# Aim of the task:
Recast the records between the line holding "How far is l=0, t=140, r=275, b=286: green" and the line holding "At what distance is", inclusive, as a JSON list of strings with one string per line, skipping blank lines.

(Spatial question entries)
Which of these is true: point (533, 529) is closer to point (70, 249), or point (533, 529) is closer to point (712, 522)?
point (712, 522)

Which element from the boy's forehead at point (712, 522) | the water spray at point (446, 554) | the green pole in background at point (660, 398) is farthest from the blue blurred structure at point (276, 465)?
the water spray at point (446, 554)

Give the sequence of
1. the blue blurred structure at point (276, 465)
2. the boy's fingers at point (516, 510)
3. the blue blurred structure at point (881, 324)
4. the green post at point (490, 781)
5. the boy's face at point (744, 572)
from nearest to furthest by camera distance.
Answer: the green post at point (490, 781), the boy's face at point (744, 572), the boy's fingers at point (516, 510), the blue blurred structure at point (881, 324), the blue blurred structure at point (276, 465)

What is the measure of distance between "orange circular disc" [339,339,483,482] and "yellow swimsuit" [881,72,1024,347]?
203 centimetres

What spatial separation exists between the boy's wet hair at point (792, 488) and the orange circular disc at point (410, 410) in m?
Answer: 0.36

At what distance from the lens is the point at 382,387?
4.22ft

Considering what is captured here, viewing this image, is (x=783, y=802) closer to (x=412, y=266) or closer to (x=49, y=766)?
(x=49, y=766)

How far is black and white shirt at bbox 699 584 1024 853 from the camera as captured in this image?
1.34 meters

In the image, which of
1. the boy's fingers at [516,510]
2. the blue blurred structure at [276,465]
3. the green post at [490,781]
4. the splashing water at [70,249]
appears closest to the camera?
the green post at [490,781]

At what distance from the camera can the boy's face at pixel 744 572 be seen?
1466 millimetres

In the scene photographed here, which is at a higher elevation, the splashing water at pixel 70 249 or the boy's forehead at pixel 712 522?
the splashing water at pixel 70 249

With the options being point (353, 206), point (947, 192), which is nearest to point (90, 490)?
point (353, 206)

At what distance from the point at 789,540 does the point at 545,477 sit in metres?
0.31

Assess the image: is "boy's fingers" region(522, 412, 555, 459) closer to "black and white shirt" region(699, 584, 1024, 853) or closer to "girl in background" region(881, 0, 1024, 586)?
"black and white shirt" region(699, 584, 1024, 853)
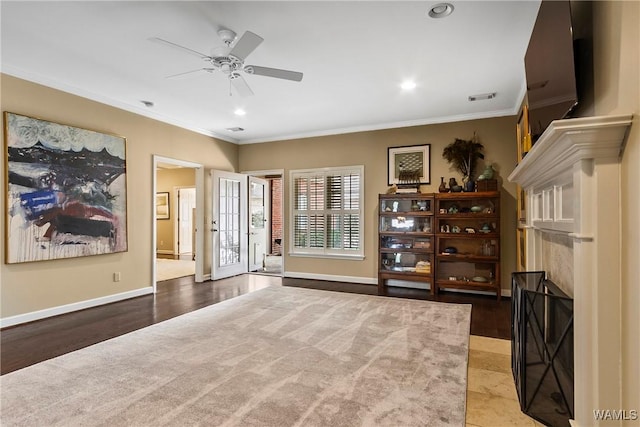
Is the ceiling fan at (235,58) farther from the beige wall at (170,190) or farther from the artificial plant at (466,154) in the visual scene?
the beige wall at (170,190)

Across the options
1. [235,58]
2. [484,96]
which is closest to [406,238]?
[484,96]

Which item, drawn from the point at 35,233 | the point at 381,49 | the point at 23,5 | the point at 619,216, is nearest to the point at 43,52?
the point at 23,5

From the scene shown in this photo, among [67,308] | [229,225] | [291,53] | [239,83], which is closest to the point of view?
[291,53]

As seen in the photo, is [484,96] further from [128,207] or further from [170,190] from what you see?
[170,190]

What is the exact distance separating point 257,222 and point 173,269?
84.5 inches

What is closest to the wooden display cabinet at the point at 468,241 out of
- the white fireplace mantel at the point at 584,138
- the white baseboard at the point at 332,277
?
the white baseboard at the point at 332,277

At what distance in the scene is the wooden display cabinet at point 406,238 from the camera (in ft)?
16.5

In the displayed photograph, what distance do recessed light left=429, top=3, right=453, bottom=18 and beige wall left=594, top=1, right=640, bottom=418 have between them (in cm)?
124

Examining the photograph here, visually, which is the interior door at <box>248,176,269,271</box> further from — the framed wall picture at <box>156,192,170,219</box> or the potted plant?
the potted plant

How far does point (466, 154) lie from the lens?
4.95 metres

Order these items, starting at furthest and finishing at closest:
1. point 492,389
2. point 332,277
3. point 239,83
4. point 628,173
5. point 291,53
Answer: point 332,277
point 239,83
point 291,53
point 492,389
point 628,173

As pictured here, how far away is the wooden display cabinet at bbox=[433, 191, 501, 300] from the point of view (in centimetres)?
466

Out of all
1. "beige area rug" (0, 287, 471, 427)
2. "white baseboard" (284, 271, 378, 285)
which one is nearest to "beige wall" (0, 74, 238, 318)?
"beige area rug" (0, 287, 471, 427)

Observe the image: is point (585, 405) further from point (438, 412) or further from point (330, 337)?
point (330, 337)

* * *

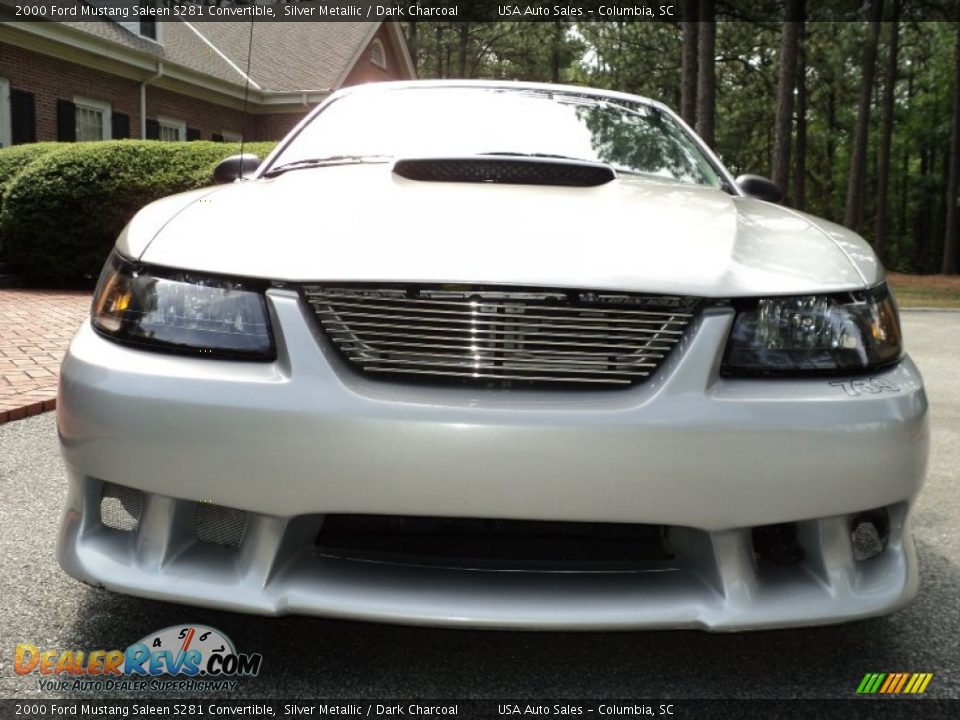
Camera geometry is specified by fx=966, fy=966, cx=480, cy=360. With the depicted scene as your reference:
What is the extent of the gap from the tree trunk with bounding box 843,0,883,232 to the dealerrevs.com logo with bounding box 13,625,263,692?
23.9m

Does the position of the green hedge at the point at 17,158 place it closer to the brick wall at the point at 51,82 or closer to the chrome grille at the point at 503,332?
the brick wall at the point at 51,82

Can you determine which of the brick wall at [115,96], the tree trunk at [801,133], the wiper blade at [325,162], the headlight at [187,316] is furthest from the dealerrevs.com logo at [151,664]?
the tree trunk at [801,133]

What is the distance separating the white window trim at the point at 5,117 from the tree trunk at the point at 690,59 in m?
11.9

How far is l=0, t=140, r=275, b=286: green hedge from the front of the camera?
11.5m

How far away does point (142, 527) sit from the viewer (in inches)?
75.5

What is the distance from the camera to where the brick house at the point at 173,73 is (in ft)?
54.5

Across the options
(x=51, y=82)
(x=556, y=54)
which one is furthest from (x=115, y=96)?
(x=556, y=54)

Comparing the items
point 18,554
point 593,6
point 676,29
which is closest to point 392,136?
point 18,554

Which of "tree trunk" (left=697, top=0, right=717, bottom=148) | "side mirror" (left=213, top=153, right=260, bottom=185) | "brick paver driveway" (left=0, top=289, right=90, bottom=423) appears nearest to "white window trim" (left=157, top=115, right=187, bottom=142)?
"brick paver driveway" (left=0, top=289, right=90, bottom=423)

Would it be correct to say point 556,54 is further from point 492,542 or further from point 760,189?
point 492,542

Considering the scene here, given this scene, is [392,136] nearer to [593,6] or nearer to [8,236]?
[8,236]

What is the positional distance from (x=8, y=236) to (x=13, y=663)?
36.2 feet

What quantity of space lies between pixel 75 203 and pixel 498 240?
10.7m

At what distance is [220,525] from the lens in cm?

# Answer to this task:
[
  "How far is l=0, t=140, r=275, b=286: green hedge from the front of the camera?",
  "11.5m",
  "How far away does point (142, 527) sit from the viewer (in inches)?",
  "75.5",
  "What is the distance from the camera to where the brick house at the point at 173,73 is (in ft)?",
  "54.5",
  "Across the options",
  "(x=51, y=82)",
  "(x=556, y=54)",
  "which one is furthest from (x=115, y=96)?",
  "(x=556, y=54)",
  "Comparing the items",
  "point 18,554",
  "point 593,6",
  "point 676,29",
  "which is closest to point 392,136?",
  "point 18,554",
  "Which of \"tree trunk\" (left=697, top=0, right=717, bottom=148) | \"side mirror\" (left=213, top=153, right=260, bottom=185) | \"brick paver driveway\" (left=0, top=289, right=90, bottom=423) appears nearest to \"white window trim\" (left=157, top=115, right=187, bottom=142)?",
  "\"brick paver driveway\" (left=0, top=289, right=90, bottom=423)",
  "Would it be correct to say point 556,54 is further from point 492,542 or further from point 760,189?",
  "point 492,542",
  "Considering the scene here, given this scene, is [392,136] nearer to [593,6] or nearer to [8,236]?",
  "[8,236]",
  "What is the positional distance from (x=8, y=236) to (x=13, y=663)?",
  "36.2 feet",
  "What quantity of space lies between pixel 75 203 and pixel 498 240?",
  "10.7m",
  "At what distance is [220,525] from the lens in cm?"
]